The visuals – and the smells – would be haunting enough, but that’s not what got to me.  What got to me was the fact that among the throngs that crowded us and followed us to the house dedications – the throngs of little children who wanted to hold your hand, give you gifts of little trinkets they had made, and have their picture taken so you would not forget them – among these children there were children that I now know.  They have been with us for four days.  I know their names, I have sat and had broken English-to-Creole, Creole-to-English conversations with them.  They have hugged us, they have shown us their gratitude and their amazing smiles.  And now I see the world in which they have returned to, and the world in which they live.

And I know their names.

As I sit here writing this, I can recount dozens of names in my head of children I now know in Cite Soleil.
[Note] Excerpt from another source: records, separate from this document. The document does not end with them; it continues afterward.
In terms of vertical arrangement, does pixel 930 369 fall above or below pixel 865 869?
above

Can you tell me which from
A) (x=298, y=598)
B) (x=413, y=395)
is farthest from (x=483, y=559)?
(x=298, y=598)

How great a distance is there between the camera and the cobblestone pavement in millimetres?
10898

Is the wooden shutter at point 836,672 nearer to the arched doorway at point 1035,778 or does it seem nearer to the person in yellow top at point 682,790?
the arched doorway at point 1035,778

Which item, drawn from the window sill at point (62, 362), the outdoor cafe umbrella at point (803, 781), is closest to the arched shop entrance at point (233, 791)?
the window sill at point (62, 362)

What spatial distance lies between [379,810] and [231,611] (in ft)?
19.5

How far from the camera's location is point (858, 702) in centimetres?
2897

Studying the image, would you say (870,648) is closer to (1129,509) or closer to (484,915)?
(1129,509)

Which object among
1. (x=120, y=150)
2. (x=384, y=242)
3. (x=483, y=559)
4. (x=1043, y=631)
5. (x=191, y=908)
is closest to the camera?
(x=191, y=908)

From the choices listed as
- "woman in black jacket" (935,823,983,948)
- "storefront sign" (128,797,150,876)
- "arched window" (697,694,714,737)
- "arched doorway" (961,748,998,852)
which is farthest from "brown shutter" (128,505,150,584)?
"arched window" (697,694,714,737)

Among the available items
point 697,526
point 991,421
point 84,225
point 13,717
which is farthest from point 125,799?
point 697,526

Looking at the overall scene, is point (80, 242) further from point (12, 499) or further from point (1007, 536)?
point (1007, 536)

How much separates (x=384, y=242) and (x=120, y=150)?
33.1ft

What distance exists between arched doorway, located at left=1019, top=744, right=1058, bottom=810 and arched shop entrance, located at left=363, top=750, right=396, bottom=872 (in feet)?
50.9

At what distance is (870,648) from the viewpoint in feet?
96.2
The image that haunts me is from my last look back as I headed to the bus.  In the midst of the hovels and the scattered debris was Christela DeBouquette, smiling and waving goodbye, and then turning and walking into what I presume must be her home.

Dear God.

I’m glad the storm did not come in, but even under the best of conditions, I think about where all those kids – the 200 HFHC kids, and the 100,000+ other children in Cite Soleil – are laying their heads down tonight – while I go back to my comfy little U.S. culture that knows nothing of these children, or the lives that they are living.

Goodnight, children.  I will not forget you.  WE will not forget you.  We will be back.  And we will keep on doing whatever we can to make things right.  To make things better.  To give you hope.  And to make sure you know that you are loved.